This year’s Doody’s Digital Workshop featured a diverse and well-received array of talks from panelists and keynoters. Our attendees learned a lot, and so did I.
As a senior gray-haired dude (see evidence at left), I was tickled by a bullet point in a talk given by Julia Colpitts of EBSCO, ironically our youngest speaker — a millennial, at that.
I still need a senior gray-haired dude to help make sense of the evidence.
Now for some context: My ego aside, Julia presented a helpful talk. She described insights that EBSCO has developed over its years of intensive research into the users of its Dynamed Plus product, a digital reference for clinical physicians. EBSCO clearly pours significant resources into the research and analysis, and Julia enabled our attendees to learn a great deal of what EBSCO knows. I hope society publishers and education operations take advantage of these insights to make their offerings as compelling as they can be.
Let me focus on just two aspects that stuck with me.
First, the most heartening information was that users are eager for synthesis. Included in this are:
- Answers in specific clinical situations
- Tools to teach students
- Confirmation and validation, such as a “quick refresher of clinical guidelines.”
In the end, isn’t this why society education and publishing divisions exist? You have unrivaled access to the thought leaders with the perspective to create syntheses that are both useful and authoritative. Moreover, your members trust you — you serve your specialty or profession, rather than stockholders. The sweat equity involved in developing these syntheses, by volunteers and staff, can be leveraged in the many ways you provide information to members — as clinical guidelines, CME/MOC courses, books, point-of-care apps, and whatever else your members are asking for. In other words, your missions are more important than ever.
And this brings me to the second compelling take-away from Julia’s talk — a rundown of user expectations for digital information products. She cited the following:
- Rapid time-to-answer
- Additional layers of synthesis and guidance
- Improved mobile experience
None of these is a slam-dunk for a professional association.
Currency: With good reason, societies aim to ensure that any information that appears under their name is rock-solid — complete, accurate, balanced, etc. Conventionally, getting volunteer committees to develop and agree on new content, staff departments to organize and package it, and maybe getting buy-in from advocacy or legal — all of this takes time. But today’s professionals expect their societies to reflect what’s going on right now. So currency is a destination, and the journey involves questioning and probably modifying everything from content creation to production workflow to governance.

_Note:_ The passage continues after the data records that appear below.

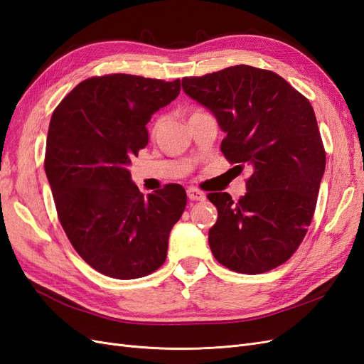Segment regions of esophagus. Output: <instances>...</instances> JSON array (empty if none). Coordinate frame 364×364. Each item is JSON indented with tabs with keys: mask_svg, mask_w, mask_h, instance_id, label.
Segmentation results:
<instances>
[{
	"mask_svg": "<svg viewBox=\"0 0 364 364\" xmlns=\"http://www.w3.org/2000/svg\"><path fill=\"white\" fill-rule=\"evenodd\" d=\"M186 196H188L190 200H205V194L196 188L186 190Z\"/></svg>",
	"mask_w": 364,
	"mask_h": 364,
	"instance_id": "34e87169",
	"label": "esophagus"
}]
</instances>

Rapid time-to-answer: What is the core function of your organization’s website? I bet it isn’t to provide information for your members at the point of need. It may be focused on optimizing your public image, optimizing membership, or something else. And, from what I’ve seen, the architecture of society websites is often constrained by the characteristics of your member database. So how can you minimize the clicks to get to the practical, authoritative answer that your member needs right now? Another destination, another journey.
Additional layers of synthesis and guidance: Under every answer should be an explanation. As a professional society, you probably have all the explanations you need. But how do you associate the in-depth content with the quick answers? This is still another IT journey.
Improved mobile experience: Most of us carry our smartphones with us at all times — or, using the old-fashioned publishing term, it’s often “the portable brain.” So think about the how users access your just-in-time information on their smartphones: How many taps to the answer? How does it look on the screen? What can be downloaded for use when there isn’t a signal? What can you do with responsive Web design, and what needs a downloadable app? Still another journey.
Take it from a senior gray-haired dude: Society publishers and education specialists have never had more opportunities to be genuinely valuable to your professions. That’s a stimulating thought for the New Year, isn’t it?